A branch of machine learning involved with actors, or agents, taking actions in an environment to boost some incentive that they collect along the way. It is a purposefully broad term, which is why reinforcement learning methods can be applied to a wide variety of real-world problems.

Assume a user is watching someone play a video game. The agent is the player and the environment in the game. The rewards that the player receives (for example, defeating an opponent or completing a level) or does not receive (for example, stepping into a trap or losing a fight) and teaches him how to be a better player.

Reinforcement learning does not fit neatly into the Supervised, Un-Supervised, Semi-Supervised learning groups.

Each decision made by the model in supervised learning, for example, is independent and has no bearing on what we see in the future.
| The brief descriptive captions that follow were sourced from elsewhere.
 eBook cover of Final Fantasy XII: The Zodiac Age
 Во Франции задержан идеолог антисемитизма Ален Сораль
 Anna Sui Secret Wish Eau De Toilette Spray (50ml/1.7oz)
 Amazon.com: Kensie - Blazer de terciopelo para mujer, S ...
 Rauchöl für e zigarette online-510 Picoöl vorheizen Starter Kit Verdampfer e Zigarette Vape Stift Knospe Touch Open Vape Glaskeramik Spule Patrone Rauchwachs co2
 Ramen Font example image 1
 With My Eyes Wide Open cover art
Instead, in reinforcement learning, we are interested in our agent’s long-term approach, which might involve sub-optimal decisions at halfway steps and a trade-off between discovery (of unknown paths) and utilization of what we already know about the environment.

Terminology

Let’s go over the fundamental concepts and terminology of Reinforcement Learning.

Agent

A machine that is embedded in an environment and takes measures to alter the environment’s condition. Mobile robots, software agents, and industrial controllers are some examples.

Environment

The environment is the system in which the agent perceives and acts. In RL, Markov Decision Processes (MDPs) is also known as environment. An MDP is a pair.

  • (A,S,P,R,γ)
  • S denotes a finite set of states.
  • A is a limited number of acts.
  • P is a probability matrix for state transitions.
  • R denotes a reward function.
  • y is a discount factor, [0,1].

Markov Decision Processes depicts a wide range of real-world situations, from a basic chessboard to a much more complicated video game.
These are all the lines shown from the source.